§ YOUR GOAL
Return every record below exactly as written, omitting any pictures.

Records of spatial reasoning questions
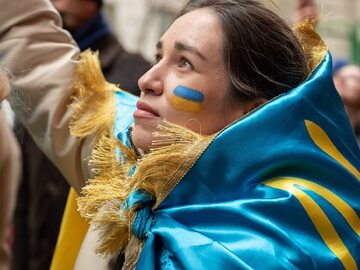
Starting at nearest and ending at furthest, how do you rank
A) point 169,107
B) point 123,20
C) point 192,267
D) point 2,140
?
point 192,267
point 169,107
point 2,140
point 123,20

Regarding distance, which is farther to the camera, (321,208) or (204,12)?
(204,12)

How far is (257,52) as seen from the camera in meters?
2.31

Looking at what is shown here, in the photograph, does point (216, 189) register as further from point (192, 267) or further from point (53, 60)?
point (53, 60)

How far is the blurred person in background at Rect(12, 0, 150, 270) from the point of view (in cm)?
373

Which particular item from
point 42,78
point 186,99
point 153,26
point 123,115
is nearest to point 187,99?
point 186,99

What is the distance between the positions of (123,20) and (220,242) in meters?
9.68

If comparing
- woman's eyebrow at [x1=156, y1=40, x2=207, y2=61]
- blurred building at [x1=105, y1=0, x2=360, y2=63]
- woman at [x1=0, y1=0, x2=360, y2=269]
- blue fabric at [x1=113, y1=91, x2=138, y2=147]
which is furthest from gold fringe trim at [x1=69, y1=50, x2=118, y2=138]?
blurred building at [x1=105, y1=0, x2=360, y2=63]

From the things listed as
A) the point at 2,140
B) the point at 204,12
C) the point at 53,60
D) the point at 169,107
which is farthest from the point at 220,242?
the point at 2,140

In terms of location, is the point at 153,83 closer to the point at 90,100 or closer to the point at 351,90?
the point at 90,100

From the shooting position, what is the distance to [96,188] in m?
2.32

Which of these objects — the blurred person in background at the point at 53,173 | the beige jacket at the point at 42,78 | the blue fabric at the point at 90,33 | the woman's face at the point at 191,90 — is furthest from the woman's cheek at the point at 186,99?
the blue fabric at the point at 90,33

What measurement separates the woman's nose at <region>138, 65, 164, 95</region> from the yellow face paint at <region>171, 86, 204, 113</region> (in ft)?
0.16

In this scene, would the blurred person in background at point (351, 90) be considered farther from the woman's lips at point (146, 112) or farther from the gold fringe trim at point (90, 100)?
the woman's lips at point (146, 112)

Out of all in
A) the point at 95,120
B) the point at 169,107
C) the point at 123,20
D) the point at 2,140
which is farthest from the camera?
the point at 123,20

§ SOLUTION
Starting at nearest and ending at furthest, how do you rank
A) point 169,107
B) point 123,20
C) point 192,267
D) point 2,140
?
point 192,267
point 169,107
point 2,140
point 123,20

Regarding distance, which is farther to the camera, (321,208) or (204,12)?
(204,12)

How far is (257,52) as seen from the camera in meters?
2.31

Looking at what is shown here, in the photograph, does point (216, 189) register as further from point (192, 267) or further from point (53, 60)?
point (53, 60)

How far is the blurred person in background at Rect(12, 0, 150, 270) from the point of view (in cm)?
373

Which particular item from
point 42,78
point 186,99
point 153,26
point 123,115
is nearest to point 187,99?
point 186,99

What is the distance between the positions of (123,20) and (220,242) in meters?
9.68

If comparing
- woman's eyebrow at [x1=156, y1=40, x2=207, y2=61]
- blurred building at [x1=105, y1=0, x2=360, y2=63]
- woman at [x1=0, y1=0, x2=360, y2=269]
- blue fabric at [x1=113, y1=91, x2=138, y2=147]
which is furthest from gold fringe trim at [x1=69, y1=50, x2=118, y2=138]?
blurred building at [x1=105, y1=0, x2=360, y2=63]

From the things listed as
A) the point at 2,140
B) the point at 204,12
C) the point at 53,60
D) the point at 169,107
which is farthest from the point at 220,242?
the point at 2,140

In terms of location, is the point at 153,83 closer to the point at 90,100 or closer to the point at 351,90?
the point at 90,100

From the shooting position, what is the distance to [96,188] in m?
2.32

Which of these objects — the blurred person in background at the point at 53,173 | the beige jacket at the point at 42,78 | the blue fabric at the point at 90,33 | the woman's face at the point at 191,90 — is furthest from the woman's cheek at the point at 186,99?
the blue fabric at the point at 90,33

What measurement separates the woman's nose at <region>138, 65, 164, 95</region> from the yellow face paint at <region>171, 86, 204, 113</region> (in ft)?
0.16

In this scene, would the blurred person in background at point (351, 90) be considered farther from the woman's lips at point (146, 112) or farther from the gold fringe trim at point (90, 100)?
the woman's lips at point (146, 112)

Out of all in
A) the point at 95,120
B) the point at 169,107
C) the point at 123,20
D) the point at 2,140
which is farthest from the camera?
the point at 123,20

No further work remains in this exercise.